Everyone's eyes were wide with shock, even Ted's. I honestly don't know what expression Justin's eyes wore. I couldn't meet his gaze, though I felt it. Not now. I was afraid that I was hurting him somehow… that admitting my weakness would make him lose respect for me, or worse yet, pity me…I just couldn't bear to see more pain (disappointment or pity) in his eyes. I just couldn't.

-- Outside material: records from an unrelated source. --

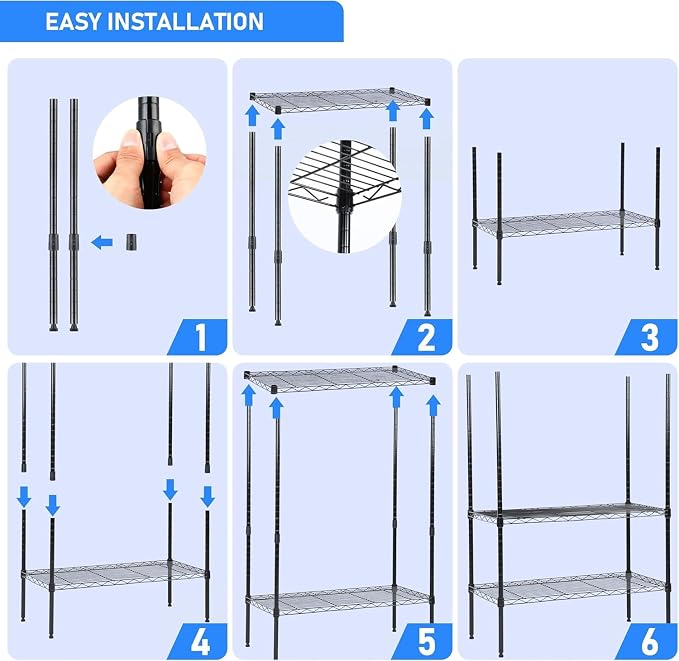 EASY INSTALLATION

1

2

3

4

5

6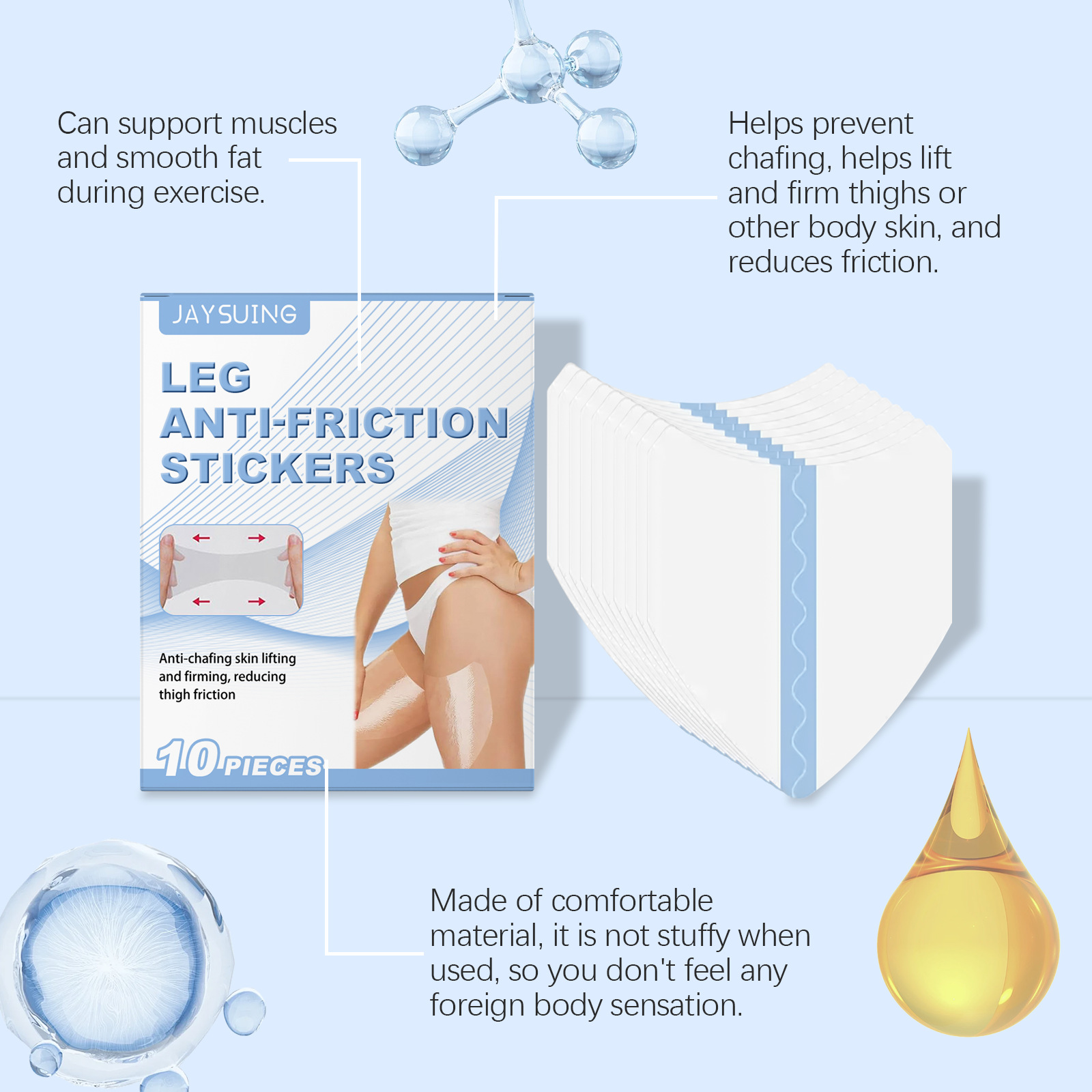 Can support muscles and smooth fat during exercise.

Helps prevent chafing, helps lift and firm thighs or other body skin, and reduces friction.

JAYSUING

LEG ANTI-FRICTION STICKERS

Anti-chafing skin lifting and firming, reducing thigh friction

10 PIECES

Made of comfortable material, it is not stuffy when used, so you don't feel any foreign body sensation.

A little more calmly, I continued, "Now to address other questions and comments…Mrs. Taylor, Justin lives here. This is his home. Deal with it! Mikey, Justin doesn't attract trouble. If you really liked him, you'd never fucking say that! I hope it's just your concern for Ben talking because that was yet another thoughtless comment you've made about Justin that went WAY WAY over the fucking top…and I won't have it! No more. Think before you speak or shut the fuck up! Loving me and Ben doesn't give you the right to spew such hateful bullshit! And Deb…I have no idea where you were going with the whole 'Had you even seen Hobbs or Ethan' crap, but I fucking hope you weren't asking whether Justin did something to precipitate what happened!"

I looked down and pinched the bridge of my nose, trying to regain control. Every time I thought I was okay, I wasn't.

A few moments later, I added, "If you all want to stay, eat some of Em's food, and act normal around Justin (assuming he wants you to stay), that's fine by me. But Justin's gone through so much recently…he shouldn't be assaulted with prying questions, however well meaning, or suggestions about how he should live his life differently. And blaming someone (other than Ethan and Hobbs) or something may make you feel better, but it has the potential to scar Justin…so don't do it! Oh and Ted, go watch porn at your own fucking place!"

At that, everyone burst out laughing, well, except Ted. He actually blushed.